WHAT THIS EXERCISE ASKS:
- A) In the Hurricane Ike recovery article, how many homes are gone in San Leon, according to the constable?
- B) Please reproduce the Hurricane Ike recovery article from "IKE Recovery along" up to and including "back to life.".

======== QUOTED PASSAGE ========

Sunday, December 21, 2008

IKE Recovery along Texas 146 Bacliff, and San Leon

Recovery along Texas 146 By ROBERT STANTON HOUSTON CHRONICLE Dec. 17, 2008, 11:12PM

Three months after Hurricane Ike slammed into the Texas Gulf Coast, obliterating scores of homes and businesses in its path, the hardy communities along Texas 146 in Galveston County are bouncing back to life.

While well-known communities such as Kemah and Seabrook are well on their way to recovery, the progress is slower in cities like Bacliff and San Leon, which were inundated with about 6 feet of floodwaters from Galveston Bay.

“About 850 homes are gone in San Leon,” said Galveston County Precinct 7 Constable Pam Matranga. “In the beginning, a lot of the resources were sent to Galveston because Galveston and (Port) Bolivar were devastated. They (San Leon residents) were kind of forgotten.”

Today, much of the storm debris is a thing of the past in San Leon, but housing for displaced residents remains a huge issue.

“My biggest concern is for the displaced people,” Matranga said. “I’ve had to deal with questions from residents. My biggest plight is to make sure my people are being placed in homes that need to have homes.

In Bacliff, “We still have residents (living) in tents,” Matranga said. “They were hit harder than the rest. These people are still displaced, and the biggest need is for FEMA assistance.”

To that end, FEMA plans to move up to 300 trailers to the unincorporated community to house storm victims. The site is located in the Chase Park subdivision, known by locals as the redfish farm.

“I’d be a happy camper if FEMA does what it’s supposed to do … provide security,” Matranga said. “The details are being ironed out. We are monitoring the situation and will help out where we can help out.”

Here is how the other communities along Texas 146 are faring:

Kemah With its famed Boardwalk, roller coaster and top-notch restaurants, Kemah is well on the road to recovery, a city official said. While many eateries have reopened and the roller coaster is back in action, many homes still remain damaged and residents are displaced.

“We are moving forward as quickly as bureaucracy will let us,” said City Administrator Bill Kerber. “We are working with residents who suffered damage in the flood plain, trying to give them guidance on (federal emergency housing) requirements.”

======== DATA ENTRIES ========

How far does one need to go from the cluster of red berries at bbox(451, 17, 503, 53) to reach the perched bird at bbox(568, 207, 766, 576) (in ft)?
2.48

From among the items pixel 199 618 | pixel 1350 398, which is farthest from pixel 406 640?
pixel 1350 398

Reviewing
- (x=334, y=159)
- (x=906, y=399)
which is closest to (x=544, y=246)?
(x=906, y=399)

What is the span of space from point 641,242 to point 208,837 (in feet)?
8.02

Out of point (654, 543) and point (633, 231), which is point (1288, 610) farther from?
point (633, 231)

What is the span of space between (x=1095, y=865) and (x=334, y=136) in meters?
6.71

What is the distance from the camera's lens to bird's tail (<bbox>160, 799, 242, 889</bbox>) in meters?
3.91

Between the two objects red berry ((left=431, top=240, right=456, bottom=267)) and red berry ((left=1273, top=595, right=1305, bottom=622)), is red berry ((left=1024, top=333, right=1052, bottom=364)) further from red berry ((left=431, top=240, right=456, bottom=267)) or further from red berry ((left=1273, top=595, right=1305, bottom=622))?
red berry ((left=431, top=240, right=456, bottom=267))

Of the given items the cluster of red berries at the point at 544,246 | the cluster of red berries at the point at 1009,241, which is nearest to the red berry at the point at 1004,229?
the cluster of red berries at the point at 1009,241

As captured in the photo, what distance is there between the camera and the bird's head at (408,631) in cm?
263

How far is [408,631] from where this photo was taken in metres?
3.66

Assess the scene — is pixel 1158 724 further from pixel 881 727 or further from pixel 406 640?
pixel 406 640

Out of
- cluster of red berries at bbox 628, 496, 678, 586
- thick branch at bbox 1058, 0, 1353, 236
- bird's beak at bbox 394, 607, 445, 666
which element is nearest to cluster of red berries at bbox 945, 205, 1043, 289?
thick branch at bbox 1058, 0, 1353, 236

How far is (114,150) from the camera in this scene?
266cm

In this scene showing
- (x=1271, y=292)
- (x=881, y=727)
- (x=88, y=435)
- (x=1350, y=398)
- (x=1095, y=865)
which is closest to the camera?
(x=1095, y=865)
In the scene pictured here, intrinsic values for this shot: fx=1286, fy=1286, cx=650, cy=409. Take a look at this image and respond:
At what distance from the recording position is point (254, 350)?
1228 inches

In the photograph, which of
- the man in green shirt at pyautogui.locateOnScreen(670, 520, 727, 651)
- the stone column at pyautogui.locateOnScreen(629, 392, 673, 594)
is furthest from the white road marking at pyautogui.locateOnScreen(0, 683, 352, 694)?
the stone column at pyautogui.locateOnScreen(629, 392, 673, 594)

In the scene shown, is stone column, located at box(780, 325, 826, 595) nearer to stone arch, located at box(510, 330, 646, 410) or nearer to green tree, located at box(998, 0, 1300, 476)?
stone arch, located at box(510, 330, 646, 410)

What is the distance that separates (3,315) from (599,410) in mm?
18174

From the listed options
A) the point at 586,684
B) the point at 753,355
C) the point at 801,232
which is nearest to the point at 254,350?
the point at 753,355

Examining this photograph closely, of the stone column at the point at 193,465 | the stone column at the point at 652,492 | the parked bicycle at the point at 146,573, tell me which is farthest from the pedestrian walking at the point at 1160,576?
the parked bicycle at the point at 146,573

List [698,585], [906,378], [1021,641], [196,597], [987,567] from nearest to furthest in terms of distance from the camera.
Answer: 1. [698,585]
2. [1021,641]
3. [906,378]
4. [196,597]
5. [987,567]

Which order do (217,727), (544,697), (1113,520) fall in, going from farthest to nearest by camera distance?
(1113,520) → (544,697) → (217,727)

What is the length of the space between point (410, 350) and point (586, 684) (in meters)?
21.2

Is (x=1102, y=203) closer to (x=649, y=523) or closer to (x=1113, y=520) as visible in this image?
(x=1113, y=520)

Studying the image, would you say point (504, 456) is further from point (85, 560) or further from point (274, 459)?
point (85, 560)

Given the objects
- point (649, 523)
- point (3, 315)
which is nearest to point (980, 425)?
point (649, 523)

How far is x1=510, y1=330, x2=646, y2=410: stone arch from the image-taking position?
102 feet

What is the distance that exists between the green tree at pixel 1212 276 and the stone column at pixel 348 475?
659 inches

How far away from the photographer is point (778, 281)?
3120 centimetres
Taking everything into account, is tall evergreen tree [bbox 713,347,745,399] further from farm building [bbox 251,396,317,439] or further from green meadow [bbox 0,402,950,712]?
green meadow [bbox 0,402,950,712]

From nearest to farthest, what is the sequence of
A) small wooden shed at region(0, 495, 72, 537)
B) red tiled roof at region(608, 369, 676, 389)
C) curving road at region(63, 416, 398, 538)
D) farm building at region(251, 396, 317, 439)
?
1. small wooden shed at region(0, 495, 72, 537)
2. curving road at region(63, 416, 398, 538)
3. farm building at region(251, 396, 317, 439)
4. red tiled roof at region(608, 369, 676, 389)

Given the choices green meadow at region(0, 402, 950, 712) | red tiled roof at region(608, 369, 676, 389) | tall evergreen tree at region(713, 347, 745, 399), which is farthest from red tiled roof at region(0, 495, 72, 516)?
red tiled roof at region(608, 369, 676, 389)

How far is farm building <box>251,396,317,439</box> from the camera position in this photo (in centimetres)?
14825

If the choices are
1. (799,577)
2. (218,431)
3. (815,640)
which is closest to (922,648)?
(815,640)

========

SOLUTIONS IN ORDER:
- A) About 850 homes.

- B)
IKE Recovery along Texas 146 Bacliff, and San Leon

Recovery along Texas 146 By ROBERT STANTON HOUSTON CHRONICLE Dec. 17, 2008, 11:12PM

Three months after Hurricane Ike slammed into the Texas Gulf Coast, obliterating scores of homes and businesses in its path, the hardy communities along Texas 146 in Galveston County are bouncing back to life.